Debugging

The following debugging tools are available on ARCHER2:

Linaro Forge (DDT) is an easy-to-use graphical interface for source-level debugging of compiled C/C++ or Fortran codes. It can also be used for non-interactive debugging, and there is also some limited support for python debugging.
gdb4hpc is a command-line debugging tool provided by HPE Cray. It works similarly to gdb, but allows the user to debug multiple parallel processes without multiple windows. gdb4hpc can be used to investigate deadlocked code, segfaults, and other errors for C/C++ and Fortran code. Users can single-step code and focus on specific processes groups to help identify unexpected code behavior. (text from ALCF).
valgrind4hpc is a parallel memory debugging tool that aids in detection of memory leaks and errors in parallel applications. It aggregates like errors across processes and threads to simply debugging of parallel applications.
STAT generate merged stack traces for parallel applications. Also has visualisation tools.
ATP provides scalable core file and backtrace analysis when parallel programs crash.
CCDB Cray Comparative Debugger. Compare two versions of code side-by-side to analyse differences. (Not currently described in this documentation.)

Linaro Forge

The Linaro Forge tool provides the DDT parallel debugger. See:

ARCHER2 Linaro Forge documentation

gdb4hpc

The GNU Debugger for HPC (gdb4hpc) is a GDB-based debugger used to debug applications compiled with CCE, PGI, GNU, and Intel Fortran, C and C++ compilers. It allows programmers to either launch an application within it or to attach to an already-running application. Attaching to an already-running and hanging application is a quick way of understanding why the application is hanging, whereas launching an application through gdb4hpc will allow you to see your application running step-by-step, output the values of variables, and check whether the application runs as expected.

Tip

For your executable to be compatible with gdb4hpc, it will need to be coded with MPI. You will also need to compile your code with the debugging flag -g (e.g. cc -g my_program.c -o my_exe).

Launching through gdb4hpc

Launch gdb4hpc:

module load gdb4hpc
gdb4hpc

You will get some information about this version of the program and, eventually, you will get a command prompt:

gdb4hpc 4.5 - Cray Line Mode Parallel Debugger
With Cray Comparative Debugging Technology.
Copyright 2007-2019 Cray Inc. All Rights Reserved.
Copyright 1996-2016 University of Queensland. All Rights Reserved.
Type "help" for a list of commands.
Type "help <cmd>" for detailed help about a command.
dbg all>

We will use launch to begin a multi-process application within gdb4hpc. Consider that we are wanting to test an application called my_exe, and that we want this to be launched across all 256 processes in two nodes. We would launch this in gdb4hpc by running:

dbg all> launch --launcher-args="--account=[budget code] --partition=standard --qos=standard --nodes=2 --ntasks-per-node=128 --cpus-per-task=1 --exclusive --export=ALL" $my_prog{256} ./my_ex

Make sure to replace the --account input to your budget code (e.g. if you are using budget t01, that part should look like --account=t01).
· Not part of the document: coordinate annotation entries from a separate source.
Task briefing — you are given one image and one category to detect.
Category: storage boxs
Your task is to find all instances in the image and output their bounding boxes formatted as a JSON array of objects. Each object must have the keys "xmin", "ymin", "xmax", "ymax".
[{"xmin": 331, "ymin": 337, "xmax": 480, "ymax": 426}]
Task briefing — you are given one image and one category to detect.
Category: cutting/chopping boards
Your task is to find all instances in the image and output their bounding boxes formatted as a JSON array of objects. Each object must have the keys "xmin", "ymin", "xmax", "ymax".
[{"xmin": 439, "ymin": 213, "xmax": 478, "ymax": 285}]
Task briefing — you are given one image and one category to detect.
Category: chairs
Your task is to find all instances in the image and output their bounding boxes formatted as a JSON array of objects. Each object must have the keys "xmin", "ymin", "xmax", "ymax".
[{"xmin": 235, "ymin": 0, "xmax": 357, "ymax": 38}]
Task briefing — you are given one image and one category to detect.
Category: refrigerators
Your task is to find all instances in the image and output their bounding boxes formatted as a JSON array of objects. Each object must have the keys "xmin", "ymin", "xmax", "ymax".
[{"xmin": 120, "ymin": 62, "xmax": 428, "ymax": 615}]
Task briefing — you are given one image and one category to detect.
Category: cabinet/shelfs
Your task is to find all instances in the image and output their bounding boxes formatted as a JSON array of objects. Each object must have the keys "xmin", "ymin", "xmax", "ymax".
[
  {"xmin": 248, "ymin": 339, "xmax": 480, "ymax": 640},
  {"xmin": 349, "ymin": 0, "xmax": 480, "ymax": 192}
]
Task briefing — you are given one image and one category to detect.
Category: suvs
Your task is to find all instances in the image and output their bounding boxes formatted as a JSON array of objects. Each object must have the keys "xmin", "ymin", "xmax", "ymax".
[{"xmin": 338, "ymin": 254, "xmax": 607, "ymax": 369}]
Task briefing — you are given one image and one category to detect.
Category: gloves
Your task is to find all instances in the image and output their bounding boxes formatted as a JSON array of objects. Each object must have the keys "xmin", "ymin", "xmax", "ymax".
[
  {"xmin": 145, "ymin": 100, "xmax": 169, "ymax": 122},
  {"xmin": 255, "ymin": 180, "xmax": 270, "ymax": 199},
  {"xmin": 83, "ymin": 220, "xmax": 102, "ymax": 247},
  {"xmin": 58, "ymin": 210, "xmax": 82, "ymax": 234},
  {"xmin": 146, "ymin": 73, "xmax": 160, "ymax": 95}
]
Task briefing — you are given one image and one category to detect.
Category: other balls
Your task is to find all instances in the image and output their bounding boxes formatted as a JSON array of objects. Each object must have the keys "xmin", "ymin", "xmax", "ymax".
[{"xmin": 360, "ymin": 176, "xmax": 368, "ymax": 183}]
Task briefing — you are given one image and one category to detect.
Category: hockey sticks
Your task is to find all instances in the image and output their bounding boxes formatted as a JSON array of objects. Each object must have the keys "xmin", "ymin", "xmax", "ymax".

The default launcher is srun and the --launcher-args="..." allows you to set launcher flags for srun. The variable $my_prog is a dummy name for the program being launched and you could use whatever name you want for it -- this will be the name of the srun job that will be run. The number in the brackets {256} is the number of processes over which the program will be executed, it's 256 here, but you could use any number. You should try to run this on as few processors as possible -- the more you use, the longer it will take for gdb4hpc to load the program.

Once the program is launched, gdb4hpc will load up the program and begin to run it. You will get output to screen something that looks like:

Starting application, please wait...
Creating MRNet communication network...
Waiting for debug servers to attach to MRNet communications network...
Timeout in 400 seconds. Please wait for the attach to complete.
Number of dbgsrvs connected: [0];  Timeout Counter: [1]
Number of dbgsrvs connected: [0];  Timeout Counter: [2]
Number of dbgsrvs connected: [0];  Timeout Counter: [3]
Number of dbgsrvs connected: [1];  Timeout Counter: [0]
Number of dbgsrvs connected: [1];  Timeout Counter: [1]
Number of dbgsrvs connected: [2];  Timeout Counter: [0]
Finalizing setup...
Launch complete.
my_prog{0..255}: Initial breakpoint, main at /PATH/TO/my_program.c:34

The line number at which the initial breakpoint is made (in the above example, line 34) corresponds to the line number at which MPI is initialised. You will not be able to see any parts of the code outside of the MPI region of a code with gdb4hpc.

Once the code is loaded, you can use various commands to move through your code. The following lists and describes some of the most useful ones:

help -- Lists all gdb4hpc commands. You can run help COMMAND_NAME to learn more about a specific command (e.g. help launch will tell you about the launch command
list -- Will show the current line of code and the 9 lines following. Repeated use of list will move you down the code in ten-line chunks.
next -- Will jump to the next step in the program for each process and output which line of code each process is one. It will not enter subroutines. !!! note that there is no reverse-step in gdb4hpc.
step -- Like next, but this will step into subroutines.
up -- Go up one level in the program (e.g. from a subroutine back to main).
print var -- Prints the value of variable var at this point in the code.
watch var -- Like print, but will print whenever a variable changes value.
quit -- Exits gdb4hpc.

Remember to exit the interactive session once you are done debugging.

Attaching with gdb4hpc

Attaching to a hanging job using gdb4hpc is a great way of seeing which state each processor is in. However, this does not produce the most visually appealing results. For a more easy-to-read program, please take a look at the STAT tool.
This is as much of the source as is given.